Authorization checks

You can enable authorization checks for the connector by setting the iceberg.security property in the catalog properties file. This property must be one of the following values:

Iceberg security values
Property valueDescription
ALLOW_ALLNo authorization checks are enforced.
SYSTEMThe connector relies on system-level access control.
READ_ONLYOperations that read data or metadata, such as SELECT are permitted. No operations that write data or metadata, such as CREATE TABLE, INSERT, or DELETE are allowed.
FILEAuthorization checks are enforced using a catalog-level access control configuration file whose path is specified in thesecurity.config-file catalog configuration property. See catalog-file-based-access-control for information on the authorization configuration file.

SQL support

This connector provides read access and write access to data and metadata in Iceberg. In addition to the globally available and read operation statements, the connector supports the following features:

  • INSERT
  • DELETE, see also Iceberg
  • UPDATE
  • sql-schema-table-management, see also Iceberg
  • sql-materialized-view-management, see also Iceberg
  • sql-view-management

ALTER TABLE EXECUTE

The connector supports the following commands for use with ALTER TABLE EXECUTE.

=== Information supplied ===
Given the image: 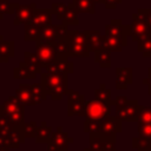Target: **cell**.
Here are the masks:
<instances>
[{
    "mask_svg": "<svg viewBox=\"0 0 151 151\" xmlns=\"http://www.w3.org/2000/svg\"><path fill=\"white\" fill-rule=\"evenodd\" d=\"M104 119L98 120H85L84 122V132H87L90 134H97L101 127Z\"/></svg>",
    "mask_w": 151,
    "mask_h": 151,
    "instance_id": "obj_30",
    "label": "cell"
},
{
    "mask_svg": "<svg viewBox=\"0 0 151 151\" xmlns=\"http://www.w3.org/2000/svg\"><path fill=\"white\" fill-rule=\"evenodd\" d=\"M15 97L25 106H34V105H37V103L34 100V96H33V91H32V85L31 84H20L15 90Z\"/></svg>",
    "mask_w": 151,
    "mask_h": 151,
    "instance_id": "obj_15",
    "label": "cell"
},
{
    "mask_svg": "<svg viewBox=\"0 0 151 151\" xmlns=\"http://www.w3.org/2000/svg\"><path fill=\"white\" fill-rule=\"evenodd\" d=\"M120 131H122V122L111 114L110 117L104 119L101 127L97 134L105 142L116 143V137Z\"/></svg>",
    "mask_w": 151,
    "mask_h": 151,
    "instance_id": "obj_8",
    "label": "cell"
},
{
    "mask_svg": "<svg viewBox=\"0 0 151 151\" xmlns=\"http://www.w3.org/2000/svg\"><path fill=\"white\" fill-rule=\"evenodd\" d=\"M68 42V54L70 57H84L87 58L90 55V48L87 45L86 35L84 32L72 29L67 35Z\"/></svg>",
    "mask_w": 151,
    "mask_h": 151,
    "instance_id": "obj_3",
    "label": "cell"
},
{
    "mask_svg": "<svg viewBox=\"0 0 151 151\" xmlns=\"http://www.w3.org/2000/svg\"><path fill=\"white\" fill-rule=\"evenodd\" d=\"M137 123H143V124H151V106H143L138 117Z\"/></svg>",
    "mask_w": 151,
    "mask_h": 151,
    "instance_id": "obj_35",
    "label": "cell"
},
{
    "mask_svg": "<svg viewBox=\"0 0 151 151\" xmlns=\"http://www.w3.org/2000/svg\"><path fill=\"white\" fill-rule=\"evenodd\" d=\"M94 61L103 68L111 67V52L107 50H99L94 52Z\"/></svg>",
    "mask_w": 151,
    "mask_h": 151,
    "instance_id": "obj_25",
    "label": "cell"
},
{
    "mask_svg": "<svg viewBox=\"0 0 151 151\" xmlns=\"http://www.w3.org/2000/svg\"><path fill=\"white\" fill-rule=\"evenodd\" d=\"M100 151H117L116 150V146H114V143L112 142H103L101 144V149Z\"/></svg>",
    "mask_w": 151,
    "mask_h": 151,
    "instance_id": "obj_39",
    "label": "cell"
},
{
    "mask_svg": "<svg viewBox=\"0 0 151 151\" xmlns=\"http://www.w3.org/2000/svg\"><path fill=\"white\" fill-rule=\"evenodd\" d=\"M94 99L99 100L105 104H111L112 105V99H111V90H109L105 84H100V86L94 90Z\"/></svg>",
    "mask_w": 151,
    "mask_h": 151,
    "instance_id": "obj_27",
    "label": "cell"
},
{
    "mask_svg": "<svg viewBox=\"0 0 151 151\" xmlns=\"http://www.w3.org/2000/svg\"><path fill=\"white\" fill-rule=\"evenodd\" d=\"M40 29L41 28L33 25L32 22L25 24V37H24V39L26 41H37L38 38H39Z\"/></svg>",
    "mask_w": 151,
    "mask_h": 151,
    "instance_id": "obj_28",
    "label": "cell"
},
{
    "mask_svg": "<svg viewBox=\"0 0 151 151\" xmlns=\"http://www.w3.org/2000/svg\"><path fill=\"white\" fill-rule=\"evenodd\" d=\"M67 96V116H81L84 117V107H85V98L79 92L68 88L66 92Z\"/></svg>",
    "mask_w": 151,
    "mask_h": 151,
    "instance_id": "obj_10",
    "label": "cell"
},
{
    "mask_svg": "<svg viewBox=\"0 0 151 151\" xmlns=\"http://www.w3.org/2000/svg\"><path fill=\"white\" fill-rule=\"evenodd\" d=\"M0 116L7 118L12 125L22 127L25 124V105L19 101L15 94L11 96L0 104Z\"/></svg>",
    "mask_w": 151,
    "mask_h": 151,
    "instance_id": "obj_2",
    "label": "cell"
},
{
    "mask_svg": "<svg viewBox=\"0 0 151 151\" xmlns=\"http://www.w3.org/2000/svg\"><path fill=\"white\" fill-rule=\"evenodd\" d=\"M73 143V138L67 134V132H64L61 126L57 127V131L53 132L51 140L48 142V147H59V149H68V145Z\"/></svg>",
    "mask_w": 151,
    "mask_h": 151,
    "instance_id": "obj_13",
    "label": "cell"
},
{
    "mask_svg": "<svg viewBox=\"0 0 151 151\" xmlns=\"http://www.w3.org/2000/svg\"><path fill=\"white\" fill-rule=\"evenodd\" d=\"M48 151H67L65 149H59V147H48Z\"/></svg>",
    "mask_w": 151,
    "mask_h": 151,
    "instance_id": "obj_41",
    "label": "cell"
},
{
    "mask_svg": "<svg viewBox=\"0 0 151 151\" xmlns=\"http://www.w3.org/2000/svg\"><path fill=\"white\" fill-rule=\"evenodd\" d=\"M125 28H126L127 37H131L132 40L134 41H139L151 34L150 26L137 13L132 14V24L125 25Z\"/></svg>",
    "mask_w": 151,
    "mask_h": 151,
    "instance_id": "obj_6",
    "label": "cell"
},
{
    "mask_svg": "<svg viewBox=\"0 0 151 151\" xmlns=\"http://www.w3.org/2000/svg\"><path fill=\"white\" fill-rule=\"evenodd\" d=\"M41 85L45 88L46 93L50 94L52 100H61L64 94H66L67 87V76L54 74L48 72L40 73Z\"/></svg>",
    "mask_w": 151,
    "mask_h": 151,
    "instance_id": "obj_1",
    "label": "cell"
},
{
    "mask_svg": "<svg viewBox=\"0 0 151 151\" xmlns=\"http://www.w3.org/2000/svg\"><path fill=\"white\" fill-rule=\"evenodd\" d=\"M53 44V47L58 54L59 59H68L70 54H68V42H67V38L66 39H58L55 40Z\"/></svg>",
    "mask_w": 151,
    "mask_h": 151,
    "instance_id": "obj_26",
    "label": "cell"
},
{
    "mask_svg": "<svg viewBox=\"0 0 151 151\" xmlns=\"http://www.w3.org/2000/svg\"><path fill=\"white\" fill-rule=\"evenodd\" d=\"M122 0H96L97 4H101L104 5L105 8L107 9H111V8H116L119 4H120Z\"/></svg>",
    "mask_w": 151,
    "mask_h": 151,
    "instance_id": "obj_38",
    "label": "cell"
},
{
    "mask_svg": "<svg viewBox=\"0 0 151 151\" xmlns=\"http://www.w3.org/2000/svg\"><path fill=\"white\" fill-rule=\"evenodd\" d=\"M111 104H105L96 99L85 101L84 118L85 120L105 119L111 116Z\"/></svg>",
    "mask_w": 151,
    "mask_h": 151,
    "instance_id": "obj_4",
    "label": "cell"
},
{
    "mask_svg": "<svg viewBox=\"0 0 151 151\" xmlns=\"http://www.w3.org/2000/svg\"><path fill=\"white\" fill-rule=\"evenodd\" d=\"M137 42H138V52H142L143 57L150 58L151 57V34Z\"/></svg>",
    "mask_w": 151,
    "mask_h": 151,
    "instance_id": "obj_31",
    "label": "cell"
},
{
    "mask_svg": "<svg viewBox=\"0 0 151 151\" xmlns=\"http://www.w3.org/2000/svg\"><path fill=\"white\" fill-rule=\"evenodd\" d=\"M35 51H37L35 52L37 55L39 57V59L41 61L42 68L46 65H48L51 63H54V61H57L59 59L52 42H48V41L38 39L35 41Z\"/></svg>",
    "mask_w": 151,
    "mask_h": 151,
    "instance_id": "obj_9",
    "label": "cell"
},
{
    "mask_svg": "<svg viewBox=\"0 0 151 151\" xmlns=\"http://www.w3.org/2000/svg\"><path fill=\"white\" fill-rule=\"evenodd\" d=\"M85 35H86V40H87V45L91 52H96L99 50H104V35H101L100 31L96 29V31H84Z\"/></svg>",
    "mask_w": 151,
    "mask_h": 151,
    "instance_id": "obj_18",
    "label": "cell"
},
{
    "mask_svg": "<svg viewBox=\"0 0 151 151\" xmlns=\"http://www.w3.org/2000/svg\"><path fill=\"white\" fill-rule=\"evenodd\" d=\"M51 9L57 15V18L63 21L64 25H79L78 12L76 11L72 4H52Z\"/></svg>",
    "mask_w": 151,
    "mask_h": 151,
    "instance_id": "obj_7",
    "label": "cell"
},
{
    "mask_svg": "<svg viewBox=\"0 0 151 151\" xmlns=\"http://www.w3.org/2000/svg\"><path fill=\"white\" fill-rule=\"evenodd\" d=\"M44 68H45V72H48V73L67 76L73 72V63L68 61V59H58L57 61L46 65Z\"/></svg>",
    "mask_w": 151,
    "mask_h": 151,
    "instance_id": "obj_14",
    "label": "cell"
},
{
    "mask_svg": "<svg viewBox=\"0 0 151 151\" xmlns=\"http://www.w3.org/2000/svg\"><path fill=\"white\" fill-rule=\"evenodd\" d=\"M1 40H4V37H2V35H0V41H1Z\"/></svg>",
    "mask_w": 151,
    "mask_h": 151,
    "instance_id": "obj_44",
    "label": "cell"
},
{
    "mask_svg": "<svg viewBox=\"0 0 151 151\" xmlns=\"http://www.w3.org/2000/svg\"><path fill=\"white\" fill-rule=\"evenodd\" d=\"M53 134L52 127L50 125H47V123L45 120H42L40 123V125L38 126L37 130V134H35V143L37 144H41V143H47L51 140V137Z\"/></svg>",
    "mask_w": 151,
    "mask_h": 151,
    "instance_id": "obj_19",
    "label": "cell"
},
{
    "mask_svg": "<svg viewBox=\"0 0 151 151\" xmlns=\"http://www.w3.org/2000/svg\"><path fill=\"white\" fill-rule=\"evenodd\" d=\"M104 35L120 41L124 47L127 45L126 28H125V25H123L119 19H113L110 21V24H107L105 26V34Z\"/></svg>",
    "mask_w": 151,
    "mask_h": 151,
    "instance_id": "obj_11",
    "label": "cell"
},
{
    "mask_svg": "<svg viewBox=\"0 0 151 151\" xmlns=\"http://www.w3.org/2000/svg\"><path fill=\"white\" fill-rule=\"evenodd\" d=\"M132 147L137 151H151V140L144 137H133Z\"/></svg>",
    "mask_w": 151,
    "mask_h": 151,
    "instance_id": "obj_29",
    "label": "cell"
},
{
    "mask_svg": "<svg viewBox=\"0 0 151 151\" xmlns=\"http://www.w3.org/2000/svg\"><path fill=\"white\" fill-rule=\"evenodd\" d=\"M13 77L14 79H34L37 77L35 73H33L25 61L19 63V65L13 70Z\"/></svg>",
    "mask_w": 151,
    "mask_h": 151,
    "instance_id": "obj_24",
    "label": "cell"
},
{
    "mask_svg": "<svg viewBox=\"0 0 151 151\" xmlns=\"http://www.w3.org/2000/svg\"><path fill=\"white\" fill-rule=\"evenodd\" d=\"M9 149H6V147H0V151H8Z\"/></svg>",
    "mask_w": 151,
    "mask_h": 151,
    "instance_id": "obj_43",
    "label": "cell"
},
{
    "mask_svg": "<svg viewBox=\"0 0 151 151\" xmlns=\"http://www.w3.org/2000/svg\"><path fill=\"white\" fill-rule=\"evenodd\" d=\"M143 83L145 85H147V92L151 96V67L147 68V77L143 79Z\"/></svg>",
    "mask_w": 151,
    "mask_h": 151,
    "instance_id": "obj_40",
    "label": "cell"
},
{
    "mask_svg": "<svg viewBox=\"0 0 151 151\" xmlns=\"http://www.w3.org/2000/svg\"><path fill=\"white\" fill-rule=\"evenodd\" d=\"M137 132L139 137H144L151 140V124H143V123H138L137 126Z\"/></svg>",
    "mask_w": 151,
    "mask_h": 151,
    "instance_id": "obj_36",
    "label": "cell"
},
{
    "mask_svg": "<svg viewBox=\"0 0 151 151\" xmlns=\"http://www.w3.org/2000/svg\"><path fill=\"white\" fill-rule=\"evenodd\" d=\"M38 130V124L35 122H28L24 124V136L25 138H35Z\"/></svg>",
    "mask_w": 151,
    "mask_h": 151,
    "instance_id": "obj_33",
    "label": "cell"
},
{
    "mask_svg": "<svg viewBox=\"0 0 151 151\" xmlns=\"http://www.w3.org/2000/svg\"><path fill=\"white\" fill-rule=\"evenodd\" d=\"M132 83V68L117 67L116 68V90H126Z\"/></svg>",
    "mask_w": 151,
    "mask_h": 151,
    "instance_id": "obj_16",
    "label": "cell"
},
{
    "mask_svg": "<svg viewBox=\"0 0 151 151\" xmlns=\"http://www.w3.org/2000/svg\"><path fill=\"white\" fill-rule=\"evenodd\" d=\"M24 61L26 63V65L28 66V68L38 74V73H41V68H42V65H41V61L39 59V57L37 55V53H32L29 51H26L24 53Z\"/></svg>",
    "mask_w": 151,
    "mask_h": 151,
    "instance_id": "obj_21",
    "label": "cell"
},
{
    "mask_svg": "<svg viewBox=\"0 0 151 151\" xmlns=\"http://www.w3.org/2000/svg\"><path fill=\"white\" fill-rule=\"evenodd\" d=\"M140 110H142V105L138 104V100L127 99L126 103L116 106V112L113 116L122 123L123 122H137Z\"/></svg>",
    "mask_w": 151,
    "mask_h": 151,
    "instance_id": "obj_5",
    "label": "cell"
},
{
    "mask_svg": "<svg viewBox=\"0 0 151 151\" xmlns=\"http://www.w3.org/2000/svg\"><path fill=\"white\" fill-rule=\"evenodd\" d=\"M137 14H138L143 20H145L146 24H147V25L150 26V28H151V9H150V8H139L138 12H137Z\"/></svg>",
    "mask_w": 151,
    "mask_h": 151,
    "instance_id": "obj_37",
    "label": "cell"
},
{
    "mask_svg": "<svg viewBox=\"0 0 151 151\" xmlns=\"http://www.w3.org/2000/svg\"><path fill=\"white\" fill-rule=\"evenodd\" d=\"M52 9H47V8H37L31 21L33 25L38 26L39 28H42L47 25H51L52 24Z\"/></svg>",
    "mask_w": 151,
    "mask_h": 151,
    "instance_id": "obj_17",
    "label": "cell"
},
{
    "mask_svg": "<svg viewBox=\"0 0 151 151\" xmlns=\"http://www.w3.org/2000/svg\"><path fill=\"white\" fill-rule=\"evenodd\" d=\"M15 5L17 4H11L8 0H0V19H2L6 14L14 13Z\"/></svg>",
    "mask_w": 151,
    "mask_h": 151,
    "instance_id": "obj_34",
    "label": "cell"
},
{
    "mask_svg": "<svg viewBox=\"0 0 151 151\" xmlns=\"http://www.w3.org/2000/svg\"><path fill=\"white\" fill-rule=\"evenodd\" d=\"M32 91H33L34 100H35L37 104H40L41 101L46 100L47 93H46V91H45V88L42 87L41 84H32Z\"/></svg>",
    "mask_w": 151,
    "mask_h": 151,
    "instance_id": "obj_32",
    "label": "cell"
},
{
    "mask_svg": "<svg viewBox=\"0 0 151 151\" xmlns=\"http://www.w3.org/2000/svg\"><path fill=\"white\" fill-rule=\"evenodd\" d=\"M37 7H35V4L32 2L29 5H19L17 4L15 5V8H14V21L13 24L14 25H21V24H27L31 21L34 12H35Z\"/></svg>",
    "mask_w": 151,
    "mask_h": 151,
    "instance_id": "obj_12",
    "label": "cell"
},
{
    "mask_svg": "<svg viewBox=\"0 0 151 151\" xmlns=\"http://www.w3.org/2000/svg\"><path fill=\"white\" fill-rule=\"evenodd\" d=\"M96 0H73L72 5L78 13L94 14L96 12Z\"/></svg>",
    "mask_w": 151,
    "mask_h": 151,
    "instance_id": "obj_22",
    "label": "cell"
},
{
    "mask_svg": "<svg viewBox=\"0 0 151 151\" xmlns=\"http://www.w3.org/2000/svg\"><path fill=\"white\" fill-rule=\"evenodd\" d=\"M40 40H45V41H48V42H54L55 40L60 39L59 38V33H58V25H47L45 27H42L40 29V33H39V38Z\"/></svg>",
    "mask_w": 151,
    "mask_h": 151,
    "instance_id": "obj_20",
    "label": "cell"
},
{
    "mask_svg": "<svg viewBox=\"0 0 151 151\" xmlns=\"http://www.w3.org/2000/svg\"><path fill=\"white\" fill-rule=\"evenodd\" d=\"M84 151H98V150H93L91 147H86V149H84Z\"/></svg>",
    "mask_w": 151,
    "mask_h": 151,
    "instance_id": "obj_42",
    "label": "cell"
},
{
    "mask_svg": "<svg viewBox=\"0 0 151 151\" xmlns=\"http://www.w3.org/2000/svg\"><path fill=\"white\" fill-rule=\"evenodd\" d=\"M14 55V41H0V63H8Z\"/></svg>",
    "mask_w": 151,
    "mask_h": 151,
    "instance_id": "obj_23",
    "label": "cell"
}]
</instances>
==
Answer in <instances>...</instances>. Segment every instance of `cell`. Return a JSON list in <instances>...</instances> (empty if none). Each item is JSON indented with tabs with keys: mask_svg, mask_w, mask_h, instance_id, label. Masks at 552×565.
==
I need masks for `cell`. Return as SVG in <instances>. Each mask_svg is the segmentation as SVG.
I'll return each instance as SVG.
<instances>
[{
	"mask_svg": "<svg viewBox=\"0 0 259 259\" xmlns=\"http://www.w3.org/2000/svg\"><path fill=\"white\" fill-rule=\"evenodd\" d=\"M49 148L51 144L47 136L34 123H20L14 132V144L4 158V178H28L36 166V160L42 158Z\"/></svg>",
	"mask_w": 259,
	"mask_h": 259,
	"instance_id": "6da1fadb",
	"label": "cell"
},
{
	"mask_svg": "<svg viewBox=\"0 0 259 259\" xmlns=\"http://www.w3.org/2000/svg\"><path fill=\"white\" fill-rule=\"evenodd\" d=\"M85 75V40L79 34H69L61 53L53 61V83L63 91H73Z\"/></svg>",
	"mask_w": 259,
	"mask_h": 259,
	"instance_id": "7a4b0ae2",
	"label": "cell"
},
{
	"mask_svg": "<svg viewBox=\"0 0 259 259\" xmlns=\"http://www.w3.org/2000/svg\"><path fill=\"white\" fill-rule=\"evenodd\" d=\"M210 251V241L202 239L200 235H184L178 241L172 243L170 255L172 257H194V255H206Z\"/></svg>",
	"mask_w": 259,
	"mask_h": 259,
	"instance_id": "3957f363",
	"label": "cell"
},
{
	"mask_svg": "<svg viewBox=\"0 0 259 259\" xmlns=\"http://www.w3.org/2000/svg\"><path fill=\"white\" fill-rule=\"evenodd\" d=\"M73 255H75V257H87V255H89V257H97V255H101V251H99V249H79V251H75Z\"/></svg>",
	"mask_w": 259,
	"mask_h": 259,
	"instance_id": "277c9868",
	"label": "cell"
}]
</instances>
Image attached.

=== Challenge 1 ===
In the Iceberg connector text, do these statements agree with it? Answer yes or no for each and quote the words that decide it.
(a) With the READ_ONLY value, INSERT statements are allowed.
(b) The connector offers both read and write access to data and metadata in Iceberg.
(c) Authorization checks are turned on through a property in the catalog properties file.
=== Challenge 2 ===
Write the next part of the Iceberg connector text, starting after its last sentence.

=== Right answer 1 ===
(a) No: "No operations that write data or metadata, such as CREATE TABLE, INSERT, or DELETE are allowed."
(b) Yes: "This connector provides read access and write access to data and metadata in Iceberg."
(c) Yes: "You can enable authorization checks for the connector by setting the iceberg.security property in the catalog properties file."

=== Right answer 2 ===
optimize

The optimize command is used for rewriting the active content of the specified table so that it is merged into fewer but larger files. In case that the table is partitioned, the data compaction acts separately on each partition selected for optimization. This operation improves read performance.

All files with a size below the optional file_size_threshold parameter (default value for the threshold is 100MB) are merged:

ALTER TABLE test_table EXECUTE optimize

The following statement merges the files in a table that are under 10 megabytes in size:

ALTER TABLE test_table EXECUTE optimize(file_size_threshold => '10MB')

You can use a WHERE clause with the columns used to partition the table, to apply optimize only on the partition(s) corresponding to the filter:

ALTER TABLE test_partitioned_table EXECUTE optimize
WHERE partition_key = 1

expire_snapshots

The expire_snapshots command removes all snapshots and all related metadata and data files. Regularly expiring snapshots is recommended to delete data files that are no longer needed, and to keep the size of table metadata small. The procedure affects all snapshots that are older than the time period configured with the retention_threshold parameter.

expire_snapshots can be run as follows:

ALTER TABLE test_table EXECUTE expire_snapshots(retention_threshold => '7d')

The value for retention_threshold must be higher than or equal to iceberg.expire_snapshots.min-retention in the catalog otherwise the procedure will fail with similar message: Retention specified (1.00d) is shorter than the minimum retention configured in the system (7.00d). The default value for this property is 7d.

remove_orphan_files

The remove_orphan_files command removes all files from table's data directory which are not linked from metadata files and that are older than the value of retention_threshold parameter. Deleting orphan files from time to time is recommended to keep size of table's data directory under control.

remove_orphan_files can be run as follows:

ALTER TABLE test_table EXECUTE remove_orphan_files(retention_threshold => '7d')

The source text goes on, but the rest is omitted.